++++ ESTRATTO DELL'ARTICOLO

Pisa tra i dieci paesi meno sicuri d’Italia. La classifica del sole 24 ore

Pisa – Critica situazione per Pisa, classificata tra le prime dieci province d’Italia meno sicure, secondo lannuale classifica del Sole 24 ore.

Troppe denunce, circa 5003 denunce ogni 100 mila abitanti, classifica la città toscana al decimo posto in graduatoria dietro Milano, Rimini, Bologna, Torino, Prato, Firenze, Genova, e Imperia. Il dato è leggermente in calo rispetto all’anno precedente del -2,5%, molto meno però a confronto con l’andamento medio nazionale che si attesta su un valore del -7,4%.

Focus particolare sui furti totali, in cui Pisa, pur registrando un calo percentuale del -4% risulta settima a livello nazionale con 3.174 denunce ogni 100.000 abitanti e soprattutto per i furti negli esercizi commerciali che fa di Pisa la sesta in Italia con 266,7 furti ogni 100.000 abitanti, subito dietro Bologna, Milano, Rimini, Firenze e Trieste.

Il direttore di ConfcommercioPisa Federico Pieragnoli commenta: “Dati oggettivi e non sensazioni o semplici percezioni, questa classifica è l’ennesima, triste conferma di quanto Pisa sia inadeguata rispetto alle necessità sotto il profilo della sicurezza. Sono sempre di più gli imprenditori e cittadini che vittime di un qualche reato, ormai del tutto scoraggiati, hanno rinunciato persino a denunciare. Sarebbe interessante conoscere e analizzare il dato sull’esito e il riscontro concreto di queste oltre 21 mila denunce all’anno che i pisani rivolgono alle autorità competenti. Controllo del territorio, risposte adeguate, certezza della pena, lotta al degrado e all’abusivismo, sono tutti elementi fondamentali per garantire sicurezza e alimentare un meccanismo di fiducia da parte di imprenditori e cittadini. Imprenditori che per la maggioranza investono soldi di tasca propria per accrescere le garanzie di sicurezza ma che allo stesso tempo non possono e non debbono essere abbandonati completamente a loro stessi in balia di criminalità e degrado”.

++++++++

CONSEGNA: Riscrivi sotto forma di elenco il paragrafo dell'articolo che comincia con «Focus particolare sui furti totali», conservandone le informazioni principali. I dati riportati di seguito provengono da una fonte diversa.

++++ DATI ESTRATTI

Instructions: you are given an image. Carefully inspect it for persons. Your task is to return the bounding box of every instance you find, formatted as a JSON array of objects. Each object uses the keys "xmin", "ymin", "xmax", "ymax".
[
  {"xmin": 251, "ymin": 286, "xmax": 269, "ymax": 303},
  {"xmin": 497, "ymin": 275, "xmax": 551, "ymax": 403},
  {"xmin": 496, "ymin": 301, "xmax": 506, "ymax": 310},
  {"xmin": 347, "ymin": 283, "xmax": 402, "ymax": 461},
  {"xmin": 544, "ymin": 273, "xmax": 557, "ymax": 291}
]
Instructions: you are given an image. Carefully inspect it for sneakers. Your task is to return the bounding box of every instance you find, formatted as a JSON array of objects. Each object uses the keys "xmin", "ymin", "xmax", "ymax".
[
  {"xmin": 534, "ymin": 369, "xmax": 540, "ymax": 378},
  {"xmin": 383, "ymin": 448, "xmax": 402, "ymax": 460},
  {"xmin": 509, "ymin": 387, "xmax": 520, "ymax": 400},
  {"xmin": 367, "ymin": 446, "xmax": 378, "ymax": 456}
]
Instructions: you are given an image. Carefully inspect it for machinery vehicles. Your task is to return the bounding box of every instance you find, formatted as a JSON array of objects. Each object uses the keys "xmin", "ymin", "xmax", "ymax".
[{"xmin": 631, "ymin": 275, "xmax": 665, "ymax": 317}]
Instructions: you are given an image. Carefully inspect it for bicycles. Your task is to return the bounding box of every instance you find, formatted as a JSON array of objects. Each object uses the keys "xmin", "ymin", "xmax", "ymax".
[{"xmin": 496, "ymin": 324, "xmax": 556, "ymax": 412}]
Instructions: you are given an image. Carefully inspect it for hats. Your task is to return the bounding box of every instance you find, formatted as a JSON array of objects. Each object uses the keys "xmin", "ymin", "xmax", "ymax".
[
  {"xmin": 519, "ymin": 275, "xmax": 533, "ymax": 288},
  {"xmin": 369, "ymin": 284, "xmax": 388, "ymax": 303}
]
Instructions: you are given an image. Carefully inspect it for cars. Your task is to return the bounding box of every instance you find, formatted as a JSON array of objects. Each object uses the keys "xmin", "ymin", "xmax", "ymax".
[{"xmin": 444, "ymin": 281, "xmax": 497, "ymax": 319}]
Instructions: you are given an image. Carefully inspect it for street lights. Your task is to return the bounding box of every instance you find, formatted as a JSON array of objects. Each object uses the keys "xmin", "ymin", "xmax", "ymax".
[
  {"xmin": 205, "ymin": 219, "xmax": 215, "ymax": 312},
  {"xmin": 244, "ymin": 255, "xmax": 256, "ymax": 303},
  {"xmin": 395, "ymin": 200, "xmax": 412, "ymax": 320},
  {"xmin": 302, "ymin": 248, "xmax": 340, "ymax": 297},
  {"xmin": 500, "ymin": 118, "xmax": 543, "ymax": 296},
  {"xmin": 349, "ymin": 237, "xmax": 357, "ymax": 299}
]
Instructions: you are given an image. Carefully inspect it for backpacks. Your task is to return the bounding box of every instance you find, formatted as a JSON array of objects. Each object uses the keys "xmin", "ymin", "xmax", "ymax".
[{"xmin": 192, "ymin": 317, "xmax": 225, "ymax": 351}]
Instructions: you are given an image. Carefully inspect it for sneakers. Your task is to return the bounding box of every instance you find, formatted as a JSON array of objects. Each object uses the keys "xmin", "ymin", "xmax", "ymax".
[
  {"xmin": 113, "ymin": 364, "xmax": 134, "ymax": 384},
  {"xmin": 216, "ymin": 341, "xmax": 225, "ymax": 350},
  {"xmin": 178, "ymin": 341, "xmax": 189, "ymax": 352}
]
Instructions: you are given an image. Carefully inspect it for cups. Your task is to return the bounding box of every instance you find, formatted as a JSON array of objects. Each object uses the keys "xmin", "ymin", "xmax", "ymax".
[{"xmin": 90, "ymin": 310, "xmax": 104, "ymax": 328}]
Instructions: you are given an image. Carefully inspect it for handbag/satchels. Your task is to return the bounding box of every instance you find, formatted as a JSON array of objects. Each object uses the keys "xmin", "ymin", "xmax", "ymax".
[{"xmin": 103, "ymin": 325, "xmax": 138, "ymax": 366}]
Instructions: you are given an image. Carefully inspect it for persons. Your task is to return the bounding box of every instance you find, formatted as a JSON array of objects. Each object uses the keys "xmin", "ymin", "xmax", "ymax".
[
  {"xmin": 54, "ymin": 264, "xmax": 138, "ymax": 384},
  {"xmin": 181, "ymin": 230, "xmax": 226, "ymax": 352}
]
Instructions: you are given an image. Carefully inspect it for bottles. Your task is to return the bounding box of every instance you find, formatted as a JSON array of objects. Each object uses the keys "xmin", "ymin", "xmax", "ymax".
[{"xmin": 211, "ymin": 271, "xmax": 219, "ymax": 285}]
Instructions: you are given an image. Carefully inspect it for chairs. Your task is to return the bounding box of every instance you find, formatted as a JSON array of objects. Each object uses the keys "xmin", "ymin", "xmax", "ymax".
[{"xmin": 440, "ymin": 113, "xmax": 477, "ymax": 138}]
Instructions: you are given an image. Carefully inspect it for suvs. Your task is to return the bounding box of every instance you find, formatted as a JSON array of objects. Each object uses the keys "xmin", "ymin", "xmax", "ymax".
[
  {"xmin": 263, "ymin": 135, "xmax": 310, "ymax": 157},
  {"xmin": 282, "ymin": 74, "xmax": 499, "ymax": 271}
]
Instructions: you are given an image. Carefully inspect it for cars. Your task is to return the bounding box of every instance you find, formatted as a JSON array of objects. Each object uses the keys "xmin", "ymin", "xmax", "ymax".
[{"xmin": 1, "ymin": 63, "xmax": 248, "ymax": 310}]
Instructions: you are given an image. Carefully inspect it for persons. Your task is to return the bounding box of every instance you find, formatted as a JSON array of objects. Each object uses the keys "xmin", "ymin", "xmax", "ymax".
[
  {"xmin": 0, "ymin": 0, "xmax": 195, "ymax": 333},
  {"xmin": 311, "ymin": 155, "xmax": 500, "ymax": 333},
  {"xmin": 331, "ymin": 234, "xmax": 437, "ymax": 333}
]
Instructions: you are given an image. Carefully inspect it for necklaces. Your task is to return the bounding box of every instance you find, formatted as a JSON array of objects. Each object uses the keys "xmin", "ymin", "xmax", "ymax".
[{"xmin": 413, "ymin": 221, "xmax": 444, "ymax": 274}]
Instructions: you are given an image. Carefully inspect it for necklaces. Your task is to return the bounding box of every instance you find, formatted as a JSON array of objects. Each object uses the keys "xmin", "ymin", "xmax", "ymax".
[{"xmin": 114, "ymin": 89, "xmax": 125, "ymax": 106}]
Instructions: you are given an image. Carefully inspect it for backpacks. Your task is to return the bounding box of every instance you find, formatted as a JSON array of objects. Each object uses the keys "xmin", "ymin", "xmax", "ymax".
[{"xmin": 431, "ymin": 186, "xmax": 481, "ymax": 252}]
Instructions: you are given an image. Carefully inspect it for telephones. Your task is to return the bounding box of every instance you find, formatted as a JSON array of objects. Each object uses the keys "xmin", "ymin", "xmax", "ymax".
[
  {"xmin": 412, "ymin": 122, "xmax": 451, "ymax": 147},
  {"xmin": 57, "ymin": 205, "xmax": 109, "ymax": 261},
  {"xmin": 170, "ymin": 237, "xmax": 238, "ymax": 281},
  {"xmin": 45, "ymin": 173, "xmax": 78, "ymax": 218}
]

++++++++

SOLUZIONE:
- Furti totali: Pisa è settima a livello nazionale, con 3.174 denunce ogni 100.000 abitanti, nonostante un calo del 4%.
- Furti negli esercizi commerciali: Pisa è sesta in Italia, con 266,7 furti ogni 100.000 abitanti.
- Nella classifica dei furti negli esercizi commerciali Pisa viene subito dopo Bologna, Milano, Rimini, Firenze e Trieste.